### Text excerpt:
Can you guess what happens next? The scene that follows shows every other storefront along the main strip advertising the Flaming Moe. This is good for consumers as Moe, exercising monopoly power, had been successful charging high prices and restricting access to his product. Once the secret got out, anyone could produce it and so his power as a monopolist was lost. This is precisely what should have happened at the end of the Soup Nazi episode. Realizing the inevitability of this outcome, it makes no sense for Jerry to try and prevent Elaine from making the recipes public. This is not to say that revealing another party’s proprietary information is in any way ethical. Enforcement of property rights is a necessary component of the legal system in any society that hopes to reward technical innovations and artistic creativity by its citizens. (Editor’s note: The irony of having said this while also providing links to youtube clips has not been lost on the author.) But anyone familiar with the show should know that Jerry and his friends are guided only by self interest. And in this case, self interest dictates that Jerry allow the recipes to be made public.

### Stored data:
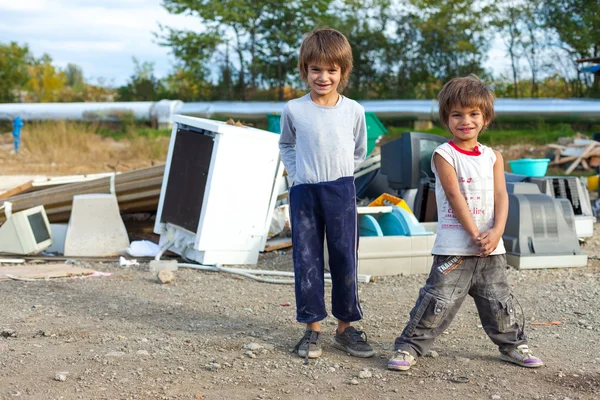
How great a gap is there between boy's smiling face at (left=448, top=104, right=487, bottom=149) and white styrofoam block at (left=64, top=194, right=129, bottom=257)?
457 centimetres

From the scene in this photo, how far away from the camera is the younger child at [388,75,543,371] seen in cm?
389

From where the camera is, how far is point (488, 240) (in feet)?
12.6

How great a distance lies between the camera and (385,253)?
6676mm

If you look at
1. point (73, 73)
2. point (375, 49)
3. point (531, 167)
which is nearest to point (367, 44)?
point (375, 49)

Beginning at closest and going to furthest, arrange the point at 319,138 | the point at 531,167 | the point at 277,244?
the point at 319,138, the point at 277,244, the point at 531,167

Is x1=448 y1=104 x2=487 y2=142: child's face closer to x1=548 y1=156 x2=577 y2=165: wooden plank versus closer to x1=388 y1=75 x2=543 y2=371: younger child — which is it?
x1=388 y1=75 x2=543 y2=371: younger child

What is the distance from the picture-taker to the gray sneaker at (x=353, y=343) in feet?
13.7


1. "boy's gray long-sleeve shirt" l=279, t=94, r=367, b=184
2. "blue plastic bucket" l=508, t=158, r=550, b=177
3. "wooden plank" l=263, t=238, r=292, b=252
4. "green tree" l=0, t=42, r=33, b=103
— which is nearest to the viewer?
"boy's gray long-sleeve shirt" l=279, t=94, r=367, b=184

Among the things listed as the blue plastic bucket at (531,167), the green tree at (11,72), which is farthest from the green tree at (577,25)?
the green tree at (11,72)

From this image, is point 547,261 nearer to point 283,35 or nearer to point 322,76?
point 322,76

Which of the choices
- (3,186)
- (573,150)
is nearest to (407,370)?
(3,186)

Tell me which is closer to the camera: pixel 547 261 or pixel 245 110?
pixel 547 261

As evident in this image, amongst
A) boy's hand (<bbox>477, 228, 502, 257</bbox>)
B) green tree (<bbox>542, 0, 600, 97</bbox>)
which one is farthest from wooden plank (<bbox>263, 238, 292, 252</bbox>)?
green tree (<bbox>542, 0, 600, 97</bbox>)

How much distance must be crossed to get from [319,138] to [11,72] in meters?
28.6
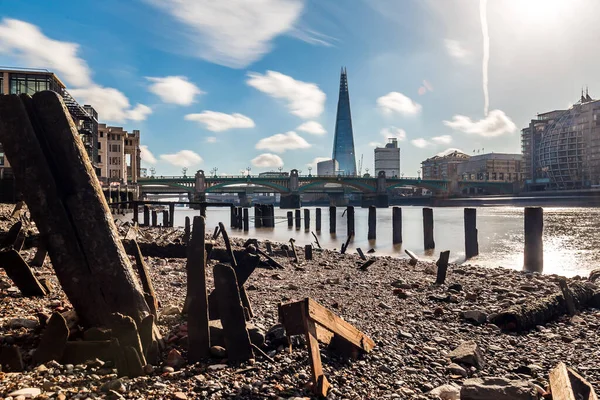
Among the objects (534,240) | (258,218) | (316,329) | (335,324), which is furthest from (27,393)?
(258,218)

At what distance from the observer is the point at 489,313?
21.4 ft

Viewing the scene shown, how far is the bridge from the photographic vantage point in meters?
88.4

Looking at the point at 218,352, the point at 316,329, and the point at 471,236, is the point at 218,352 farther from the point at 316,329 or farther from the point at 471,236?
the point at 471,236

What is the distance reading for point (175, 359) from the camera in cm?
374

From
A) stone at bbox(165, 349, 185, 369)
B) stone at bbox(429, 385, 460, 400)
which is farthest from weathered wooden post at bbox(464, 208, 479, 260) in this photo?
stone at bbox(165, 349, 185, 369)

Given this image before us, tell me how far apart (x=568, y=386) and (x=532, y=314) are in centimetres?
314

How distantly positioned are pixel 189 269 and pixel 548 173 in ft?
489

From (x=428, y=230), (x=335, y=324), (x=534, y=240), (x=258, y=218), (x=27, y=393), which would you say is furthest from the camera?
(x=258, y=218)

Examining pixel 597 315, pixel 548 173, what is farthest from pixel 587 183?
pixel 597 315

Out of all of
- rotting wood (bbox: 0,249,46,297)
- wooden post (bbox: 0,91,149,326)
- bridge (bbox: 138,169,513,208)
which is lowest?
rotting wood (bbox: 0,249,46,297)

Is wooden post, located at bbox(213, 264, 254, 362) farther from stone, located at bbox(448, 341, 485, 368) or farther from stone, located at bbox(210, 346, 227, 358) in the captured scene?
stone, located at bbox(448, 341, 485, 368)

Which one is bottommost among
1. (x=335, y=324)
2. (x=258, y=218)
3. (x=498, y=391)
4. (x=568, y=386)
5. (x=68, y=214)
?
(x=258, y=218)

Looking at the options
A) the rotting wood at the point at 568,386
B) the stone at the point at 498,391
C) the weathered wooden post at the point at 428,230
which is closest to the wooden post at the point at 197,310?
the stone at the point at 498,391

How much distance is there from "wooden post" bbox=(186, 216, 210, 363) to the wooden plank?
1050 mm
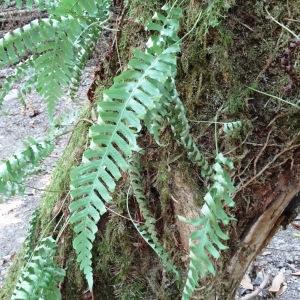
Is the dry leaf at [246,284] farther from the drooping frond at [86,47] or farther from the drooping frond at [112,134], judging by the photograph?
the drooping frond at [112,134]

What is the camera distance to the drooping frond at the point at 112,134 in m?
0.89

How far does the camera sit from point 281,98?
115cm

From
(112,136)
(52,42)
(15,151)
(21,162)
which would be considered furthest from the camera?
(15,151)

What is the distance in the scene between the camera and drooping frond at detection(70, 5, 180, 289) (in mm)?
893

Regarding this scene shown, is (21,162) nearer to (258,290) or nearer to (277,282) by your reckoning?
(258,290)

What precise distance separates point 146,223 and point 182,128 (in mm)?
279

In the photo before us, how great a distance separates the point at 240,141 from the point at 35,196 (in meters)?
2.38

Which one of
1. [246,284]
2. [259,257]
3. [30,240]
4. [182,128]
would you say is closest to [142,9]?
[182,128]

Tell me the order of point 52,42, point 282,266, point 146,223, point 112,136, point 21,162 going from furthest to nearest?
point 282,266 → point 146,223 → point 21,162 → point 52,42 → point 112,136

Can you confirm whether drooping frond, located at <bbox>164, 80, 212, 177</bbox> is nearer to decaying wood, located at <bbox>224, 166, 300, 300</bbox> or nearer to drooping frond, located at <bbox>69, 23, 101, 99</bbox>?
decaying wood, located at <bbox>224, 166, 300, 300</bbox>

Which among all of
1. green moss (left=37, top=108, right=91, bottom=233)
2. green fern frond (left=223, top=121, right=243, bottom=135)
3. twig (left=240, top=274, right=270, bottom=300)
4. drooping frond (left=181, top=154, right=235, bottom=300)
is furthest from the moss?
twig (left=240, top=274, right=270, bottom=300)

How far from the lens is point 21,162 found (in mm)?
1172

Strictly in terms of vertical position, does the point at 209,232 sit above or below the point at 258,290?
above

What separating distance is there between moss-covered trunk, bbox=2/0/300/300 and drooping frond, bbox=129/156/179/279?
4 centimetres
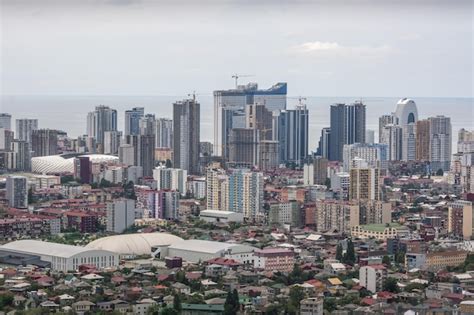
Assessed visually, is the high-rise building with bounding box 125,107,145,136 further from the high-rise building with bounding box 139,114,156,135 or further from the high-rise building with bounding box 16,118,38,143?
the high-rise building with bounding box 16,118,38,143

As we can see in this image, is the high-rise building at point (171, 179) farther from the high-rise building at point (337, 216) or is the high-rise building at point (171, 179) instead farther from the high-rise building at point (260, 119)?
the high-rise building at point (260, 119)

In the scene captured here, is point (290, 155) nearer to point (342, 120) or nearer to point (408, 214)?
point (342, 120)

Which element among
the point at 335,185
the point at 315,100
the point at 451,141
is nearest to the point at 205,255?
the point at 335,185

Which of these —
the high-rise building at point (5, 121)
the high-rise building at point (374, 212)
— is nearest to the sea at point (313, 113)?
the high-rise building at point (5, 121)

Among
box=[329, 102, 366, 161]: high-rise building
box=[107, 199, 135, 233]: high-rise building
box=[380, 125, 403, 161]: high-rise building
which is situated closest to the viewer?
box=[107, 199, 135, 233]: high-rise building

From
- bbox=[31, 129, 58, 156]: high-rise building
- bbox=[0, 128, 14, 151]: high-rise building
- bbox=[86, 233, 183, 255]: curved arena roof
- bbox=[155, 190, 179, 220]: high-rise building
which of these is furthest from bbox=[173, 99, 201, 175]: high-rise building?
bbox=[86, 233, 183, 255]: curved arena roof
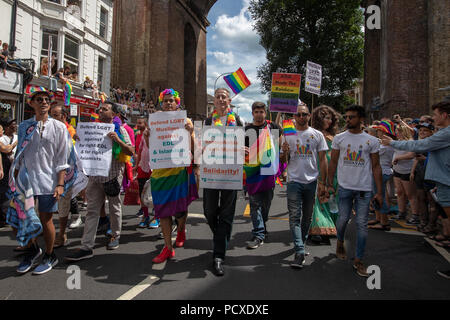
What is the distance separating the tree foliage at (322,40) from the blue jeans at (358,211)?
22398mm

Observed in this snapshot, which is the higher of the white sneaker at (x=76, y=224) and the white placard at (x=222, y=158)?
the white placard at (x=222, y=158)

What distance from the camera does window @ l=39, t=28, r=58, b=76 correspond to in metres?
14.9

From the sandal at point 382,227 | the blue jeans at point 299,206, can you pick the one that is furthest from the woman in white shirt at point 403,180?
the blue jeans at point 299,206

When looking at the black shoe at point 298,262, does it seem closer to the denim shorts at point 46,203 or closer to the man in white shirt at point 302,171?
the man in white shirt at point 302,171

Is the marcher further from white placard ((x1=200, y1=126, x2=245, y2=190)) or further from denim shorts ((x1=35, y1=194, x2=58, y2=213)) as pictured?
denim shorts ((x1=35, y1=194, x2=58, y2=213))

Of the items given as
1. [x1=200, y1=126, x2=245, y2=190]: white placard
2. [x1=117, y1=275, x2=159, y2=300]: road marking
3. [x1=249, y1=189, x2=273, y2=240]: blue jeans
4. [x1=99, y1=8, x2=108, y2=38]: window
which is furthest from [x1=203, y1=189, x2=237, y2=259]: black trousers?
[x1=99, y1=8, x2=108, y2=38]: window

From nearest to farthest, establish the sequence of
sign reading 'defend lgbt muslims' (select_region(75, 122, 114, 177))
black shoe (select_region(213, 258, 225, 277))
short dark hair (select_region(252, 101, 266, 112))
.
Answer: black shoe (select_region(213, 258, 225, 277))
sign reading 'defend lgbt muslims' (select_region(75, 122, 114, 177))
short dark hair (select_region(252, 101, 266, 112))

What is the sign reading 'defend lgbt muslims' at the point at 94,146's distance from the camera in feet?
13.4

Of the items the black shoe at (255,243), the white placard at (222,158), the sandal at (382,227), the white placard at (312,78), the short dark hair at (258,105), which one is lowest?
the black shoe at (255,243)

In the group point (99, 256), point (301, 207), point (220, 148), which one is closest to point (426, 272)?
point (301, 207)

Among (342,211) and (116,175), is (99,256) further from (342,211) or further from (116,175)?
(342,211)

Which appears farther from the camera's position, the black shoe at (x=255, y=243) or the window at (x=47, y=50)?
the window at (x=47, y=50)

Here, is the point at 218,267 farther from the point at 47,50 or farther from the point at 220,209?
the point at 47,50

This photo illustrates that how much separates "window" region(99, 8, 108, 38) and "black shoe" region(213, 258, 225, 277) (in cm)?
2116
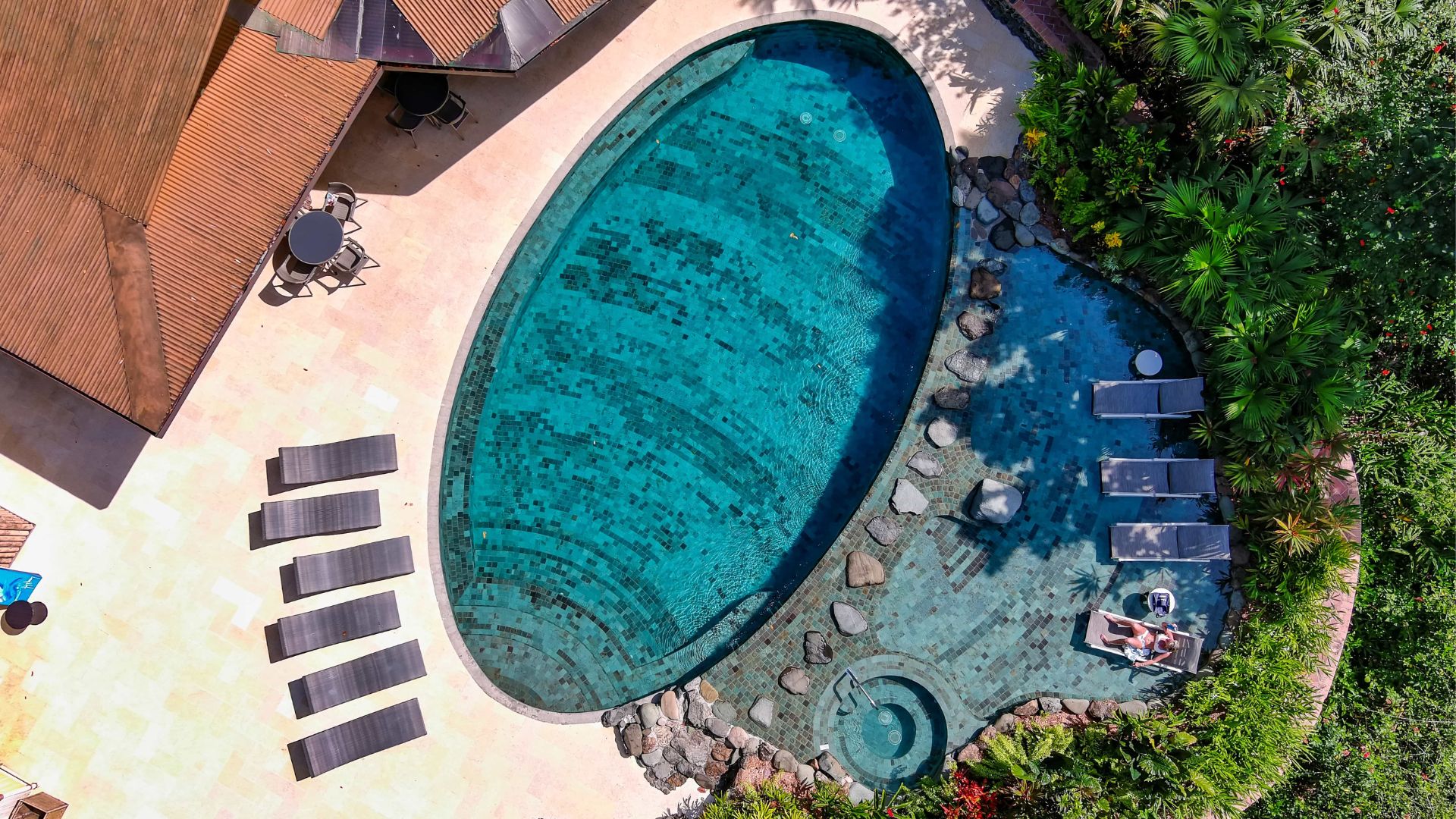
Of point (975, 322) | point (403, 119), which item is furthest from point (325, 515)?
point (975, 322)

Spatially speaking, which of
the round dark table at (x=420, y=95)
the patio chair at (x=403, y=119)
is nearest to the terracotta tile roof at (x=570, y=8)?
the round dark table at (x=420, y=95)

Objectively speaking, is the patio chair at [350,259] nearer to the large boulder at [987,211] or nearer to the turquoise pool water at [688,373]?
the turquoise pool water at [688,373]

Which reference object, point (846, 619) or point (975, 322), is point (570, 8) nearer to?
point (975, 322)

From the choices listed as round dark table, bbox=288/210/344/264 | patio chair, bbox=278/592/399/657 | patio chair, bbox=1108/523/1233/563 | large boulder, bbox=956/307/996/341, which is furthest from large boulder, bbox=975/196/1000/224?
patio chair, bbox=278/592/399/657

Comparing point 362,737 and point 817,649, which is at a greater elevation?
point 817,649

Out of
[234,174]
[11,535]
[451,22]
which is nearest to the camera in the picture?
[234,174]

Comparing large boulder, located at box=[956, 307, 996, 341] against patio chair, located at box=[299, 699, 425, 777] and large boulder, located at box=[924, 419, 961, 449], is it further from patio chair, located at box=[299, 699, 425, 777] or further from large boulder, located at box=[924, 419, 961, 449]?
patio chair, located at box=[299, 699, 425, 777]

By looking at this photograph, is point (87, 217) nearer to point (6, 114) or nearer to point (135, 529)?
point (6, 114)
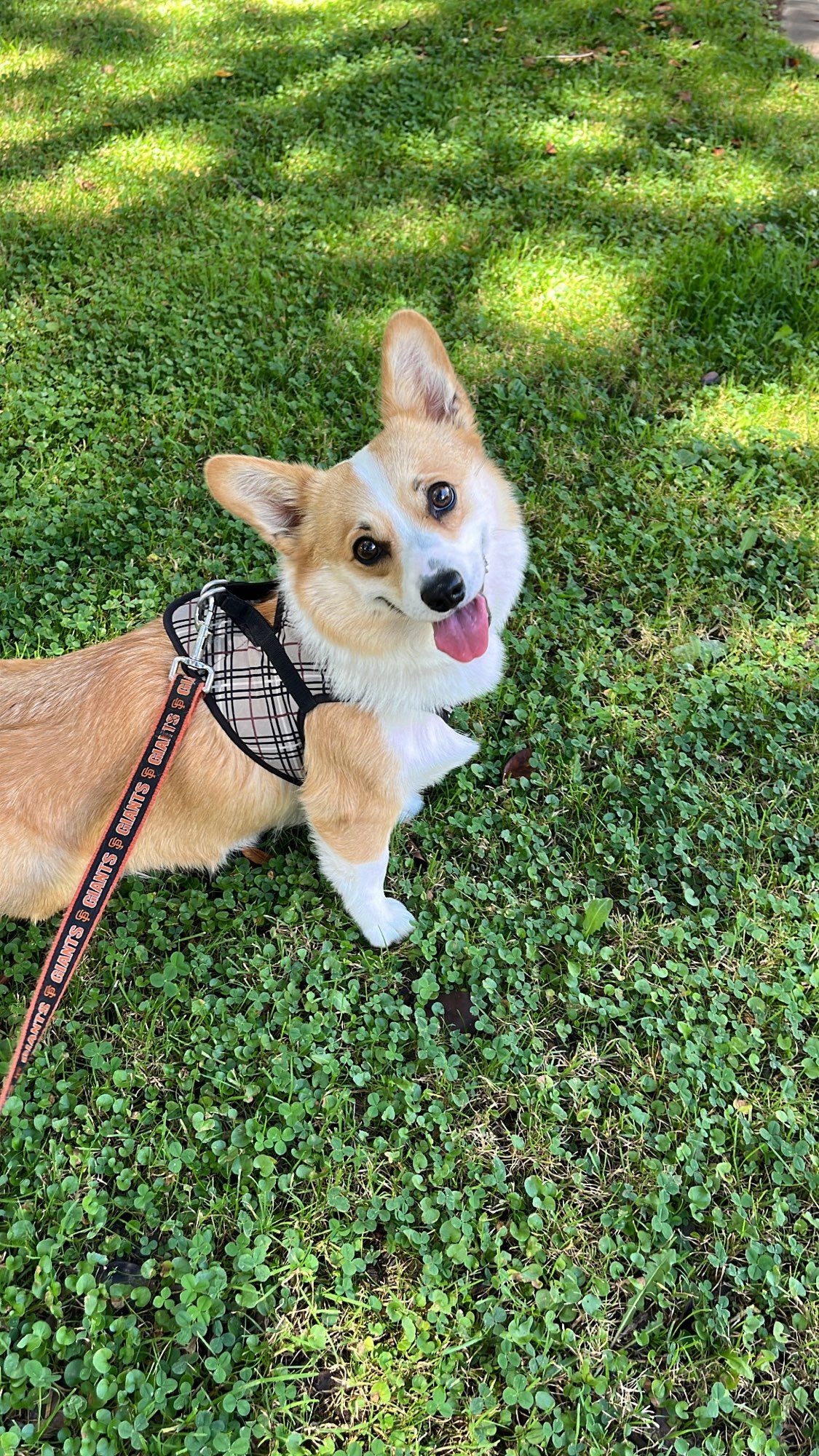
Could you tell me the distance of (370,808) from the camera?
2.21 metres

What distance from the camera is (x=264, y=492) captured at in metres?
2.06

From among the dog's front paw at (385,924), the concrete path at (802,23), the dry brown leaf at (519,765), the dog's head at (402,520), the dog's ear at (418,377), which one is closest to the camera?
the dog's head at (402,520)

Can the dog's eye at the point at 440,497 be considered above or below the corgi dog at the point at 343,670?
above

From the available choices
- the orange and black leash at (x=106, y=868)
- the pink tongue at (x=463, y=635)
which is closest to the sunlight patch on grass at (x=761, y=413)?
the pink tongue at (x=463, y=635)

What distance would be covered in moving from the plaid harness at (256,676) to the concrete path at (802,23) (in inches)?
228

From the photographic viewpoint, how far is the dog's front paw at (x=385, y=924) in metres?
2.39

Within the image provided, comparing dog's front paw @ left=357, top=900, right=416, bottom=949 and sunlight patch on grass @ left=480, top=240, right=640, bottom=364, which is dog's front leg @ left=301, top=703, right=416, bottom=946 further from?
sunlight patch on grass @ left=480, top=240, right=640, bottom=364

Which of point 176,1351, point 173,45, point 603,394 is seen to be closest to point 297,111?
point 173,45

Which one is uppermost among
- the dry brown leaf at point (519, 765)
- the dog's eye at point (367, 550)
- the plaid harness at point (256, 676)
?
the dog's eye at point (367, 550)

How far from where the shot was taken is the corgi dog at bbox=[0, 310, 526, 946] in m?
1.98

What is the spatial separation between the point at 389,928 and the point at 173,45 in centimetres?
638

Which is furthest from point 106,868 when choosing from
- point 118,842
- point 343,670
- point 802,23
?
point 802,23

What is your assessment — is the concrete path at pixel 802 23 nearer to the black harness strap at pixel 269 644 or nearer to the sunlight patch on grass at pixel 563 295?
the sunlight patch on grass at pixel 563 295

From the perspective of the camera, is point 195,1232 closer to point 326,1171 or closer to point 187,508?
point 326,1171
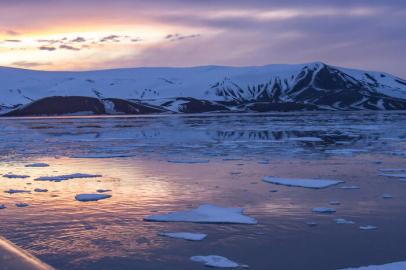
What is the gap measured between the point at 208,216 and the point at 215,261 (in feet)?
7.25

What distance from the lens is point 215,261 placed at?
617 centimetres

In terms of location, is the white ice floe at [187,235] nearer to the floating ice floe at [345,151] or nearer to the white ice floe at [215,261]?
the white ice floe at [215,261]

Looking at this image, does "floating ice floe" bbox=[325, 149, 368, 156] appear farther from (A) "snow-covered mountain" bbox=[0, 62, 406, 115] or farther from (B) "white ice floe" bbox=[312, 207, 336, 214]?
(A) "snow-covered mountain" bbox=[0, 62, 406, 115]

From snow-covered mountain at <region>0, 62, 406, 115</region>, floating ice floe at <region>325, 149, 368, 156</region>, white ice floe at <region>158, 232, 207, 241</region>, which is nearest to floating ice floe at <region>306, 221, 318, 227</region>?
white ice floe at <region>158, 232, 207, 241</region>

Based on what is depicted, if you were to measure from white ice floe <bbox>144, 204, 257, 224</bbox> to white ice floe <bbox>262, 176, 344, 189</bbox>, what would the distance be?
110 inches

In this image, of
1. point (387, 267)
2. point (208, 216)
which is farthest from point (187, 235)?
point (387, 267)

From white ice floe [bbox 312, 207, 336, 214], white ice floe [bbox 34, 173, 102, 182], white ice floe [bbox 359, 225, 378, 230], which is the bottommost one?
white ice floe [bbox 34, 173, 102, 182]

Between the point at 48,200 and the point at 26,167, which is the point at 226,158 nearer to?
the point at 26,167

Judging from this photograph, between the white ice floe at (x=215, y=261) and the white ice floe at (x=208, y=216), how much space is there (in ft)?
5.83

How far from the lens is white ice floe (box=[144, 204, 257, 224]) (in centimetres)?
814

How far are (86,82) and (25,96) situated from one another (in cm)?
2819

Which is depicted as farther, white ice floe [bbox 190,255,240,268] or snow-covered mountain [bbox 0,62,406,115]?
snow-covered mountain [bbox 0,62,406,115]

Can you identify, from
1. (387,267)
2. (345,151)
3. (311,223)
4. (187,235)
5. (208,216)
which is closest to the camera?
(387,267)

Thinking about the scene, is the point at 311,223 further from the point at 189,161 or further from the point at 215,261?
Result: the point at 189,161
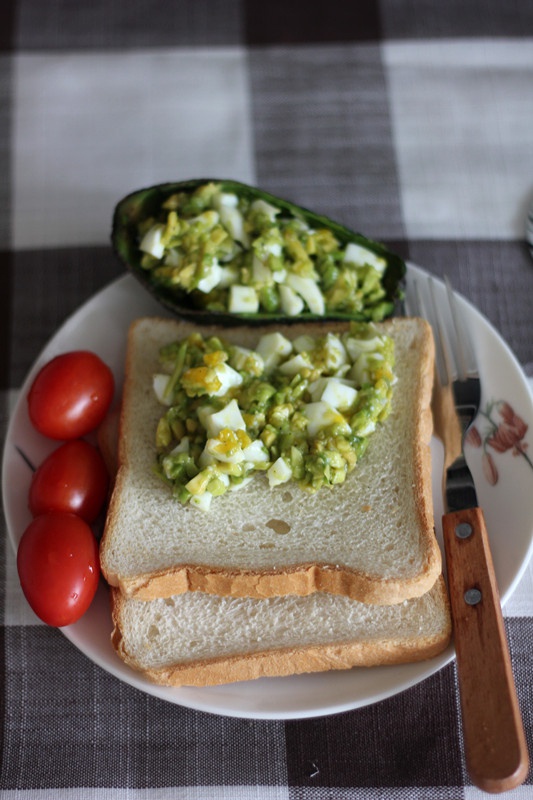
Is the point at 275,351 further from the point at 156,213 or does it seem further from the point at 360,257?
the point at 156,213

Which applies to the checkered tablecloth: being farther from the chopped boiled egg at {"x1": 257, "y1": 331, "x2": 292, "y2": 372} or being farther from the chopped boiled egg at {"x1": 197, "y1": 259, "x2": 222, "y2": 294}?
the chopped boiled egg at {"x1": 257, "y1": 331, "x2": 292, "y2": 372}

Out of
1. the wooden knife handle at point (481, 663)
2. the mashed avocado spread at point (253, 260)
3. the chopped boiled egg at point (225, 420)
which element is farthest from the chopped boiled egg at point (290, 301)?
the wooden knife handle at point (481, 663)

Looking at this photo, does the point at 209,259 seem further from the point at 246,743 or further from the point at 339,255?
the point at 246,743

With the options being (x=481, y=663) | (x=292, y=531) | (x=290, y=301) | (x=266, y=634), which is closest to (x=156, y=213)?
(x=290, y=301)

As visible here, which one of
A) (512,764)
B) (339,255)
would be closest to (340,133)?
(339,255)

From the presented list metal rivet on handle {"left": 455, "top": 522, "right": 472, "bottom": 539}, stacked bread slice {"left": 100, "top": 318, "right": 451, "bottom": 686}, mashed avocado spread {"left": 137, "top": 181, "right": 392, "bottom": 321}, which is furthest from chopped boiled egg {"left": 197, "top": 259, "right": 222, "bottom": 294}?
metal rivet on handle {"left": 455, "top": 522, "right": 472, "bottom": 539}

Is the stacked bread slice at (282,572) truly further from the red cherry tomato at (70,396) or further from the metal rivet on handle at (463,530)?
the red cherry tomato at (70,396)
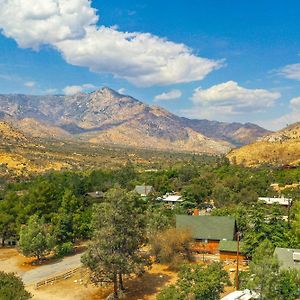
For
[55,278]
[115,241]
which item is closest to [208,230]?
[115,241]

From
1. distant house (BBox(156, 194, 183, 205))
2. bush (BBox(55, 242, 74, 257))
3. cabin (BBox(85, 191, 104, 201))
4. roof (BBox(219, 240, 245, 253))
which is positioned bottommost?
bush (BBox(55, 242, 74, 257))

### Description of the task:
According to the excerpt, what does self interest dictate that Jerry do? Answer from the excerpt alone, not from the records.

### Written reply:
It dictates that Jerry allow the recipes to be made public.